There is a speaker by Emerald Physics that got good reviews when it was produced. You might find some inspiration in the design:
https://www.theabsolutesound.com/articles/emerald-physics-cs23-mk-ii-loudspeaker/
Some pics showing the driver layout, etc. can be found here:
https://tmraudio.com/old-products/emerald-physics-cs2-3-open-baffle-speakers-excellent-pair-cs-2-3/

To manage floor bounce I use the Allison approach: put the woofer right at floor level, as low as possible. Cross over as high as 300Hz to the midrange, which should be as high as possible (like the coax on top placement). This gives the woofer the most floor gain to the highest frequency possible, and the midrange has the least amount of floor bounce effects.

**Task prompt**.
Please continue the loudspeaker design post above, picking up right after its last sentence.

**Record set**.
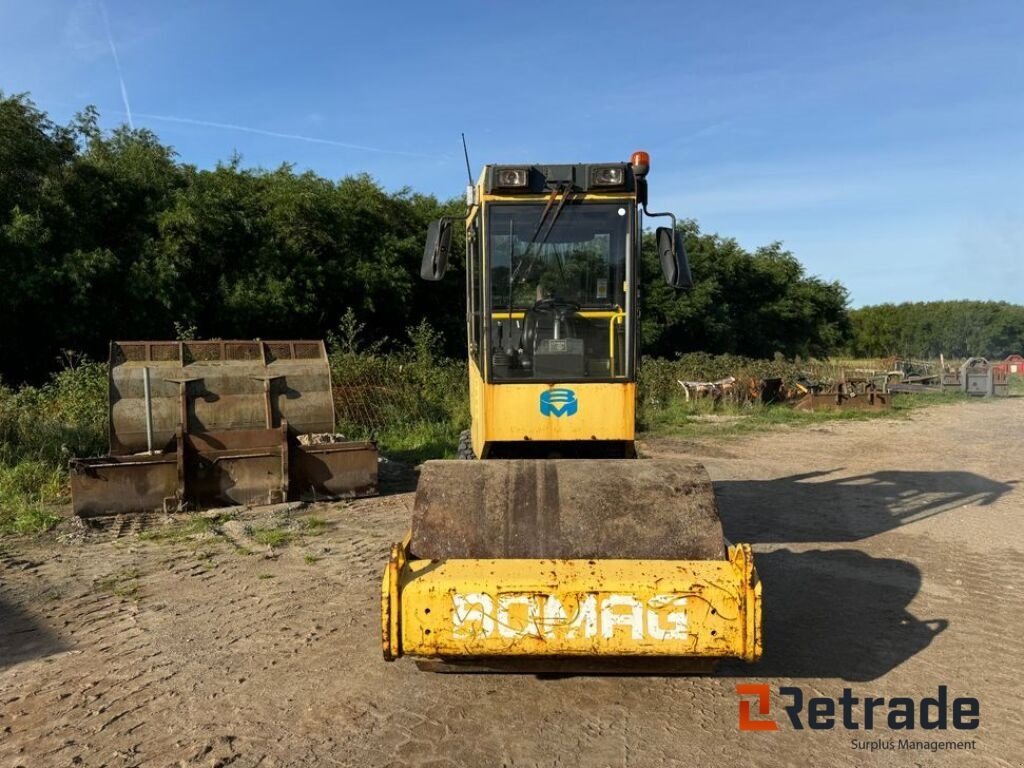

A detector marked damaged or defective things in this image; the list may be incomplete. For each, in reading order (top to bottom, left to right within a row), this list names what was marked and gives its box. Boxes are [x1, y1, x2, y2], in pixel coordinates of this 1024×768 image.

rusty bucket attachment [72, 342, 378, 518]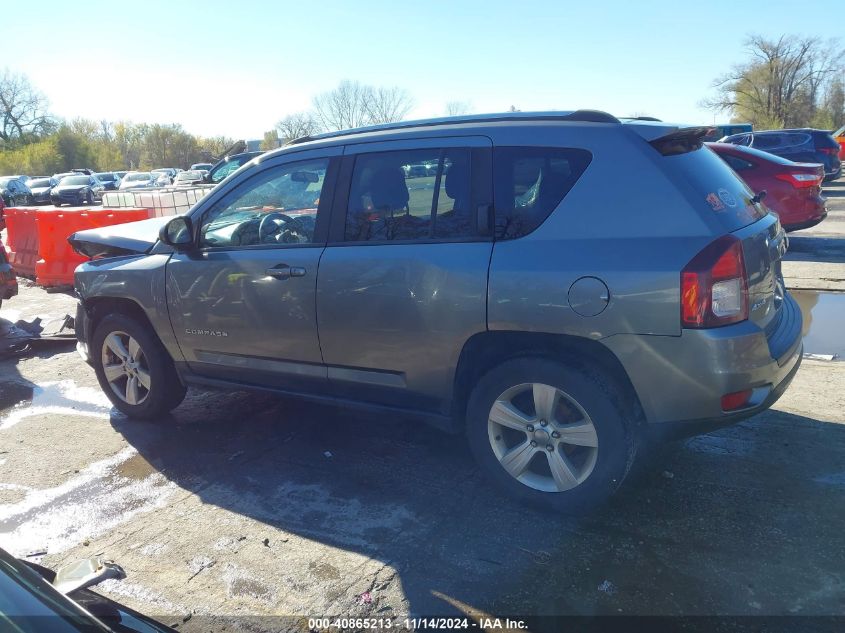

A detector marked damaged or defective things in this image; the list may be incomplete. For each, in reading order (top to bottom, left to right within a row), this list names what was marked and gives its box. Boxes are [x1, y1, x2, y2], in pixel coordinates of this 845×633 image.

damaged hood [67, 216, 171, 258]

...

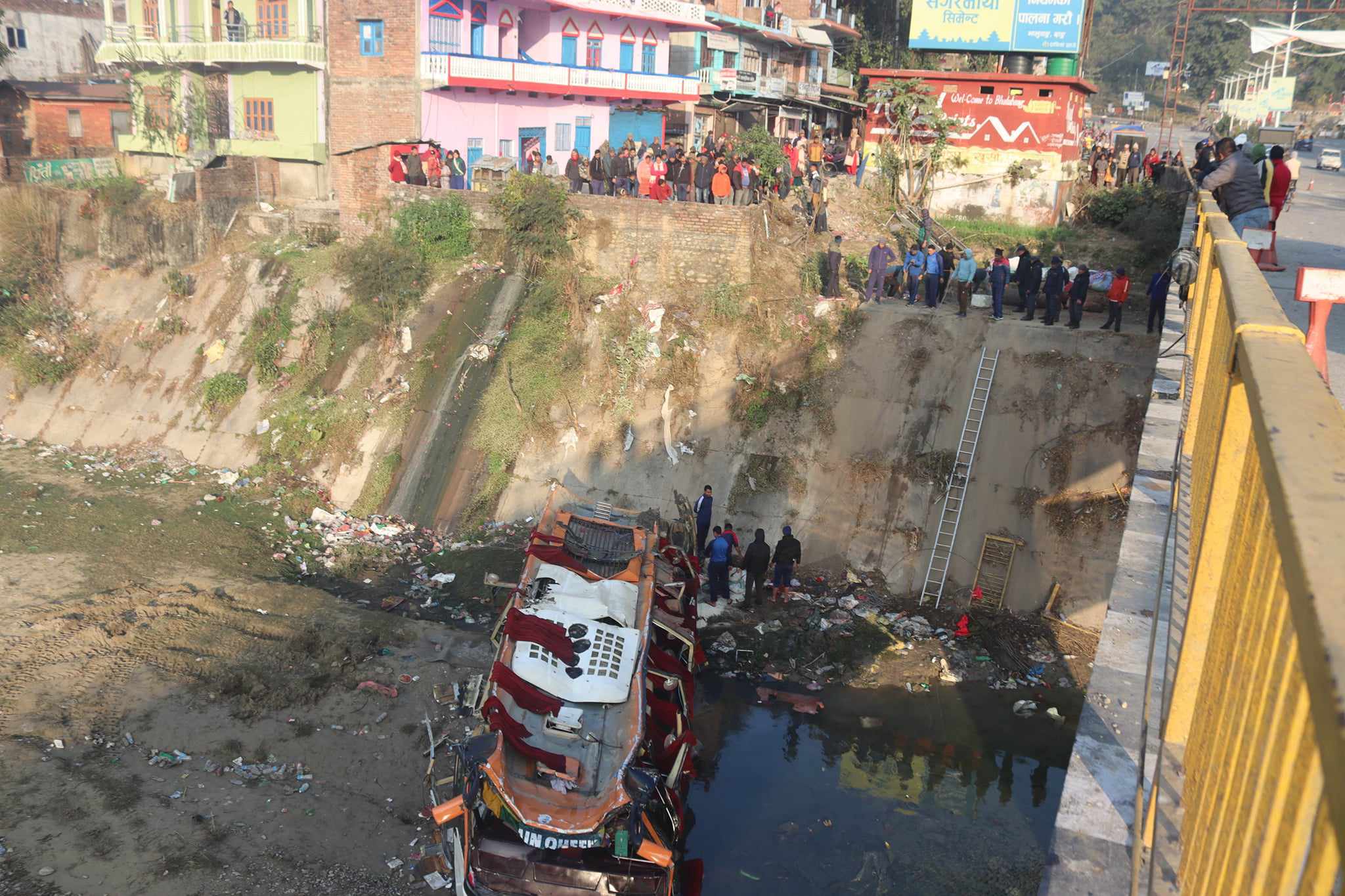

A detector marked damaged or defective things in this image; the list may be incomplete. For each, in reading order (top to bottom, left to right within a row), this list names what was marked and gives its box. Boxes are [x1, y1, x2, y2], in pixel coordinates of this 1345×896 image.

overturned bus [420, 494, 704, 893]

**Result of the task**.
Thanks for that link, Charlie. the tapered baffle with rounded top is exactly what I have in mind. the double woofer plus coax is the same as Perry Marshall's Bitch's Brew speaker. I'm trying to get away with a single 15, augmented with subs, to save my back when I need to move the speakers.

As to mistrusting simulations, I agree with you 100%. That doesn't stop me from using them to try and understand design approaches and decide if one is worth building and measuring. Vituix calculates 3D response fields from anechoic/quasi anechoic measurements of drivers on baffles. In the absence of measurements, it has the tools to synthesize approximations from data sheet traces plus piston directivity based on driver Sd and baffle shape.

You are an open baffle expert and afficionado. What do you have to say about cardioid vs OB regarding which does better in an untreated room?
 
I've never tried/built, or listened to, a cardioid system so I cannot offer any opinion on them, versus a dipole, etc.

I believe Perry also used a rear CD+horn in his Bitches Brew LED speaker, probably to even out the power response in that band. It's definitely an issue/challenge when using a coax mid+HF unit.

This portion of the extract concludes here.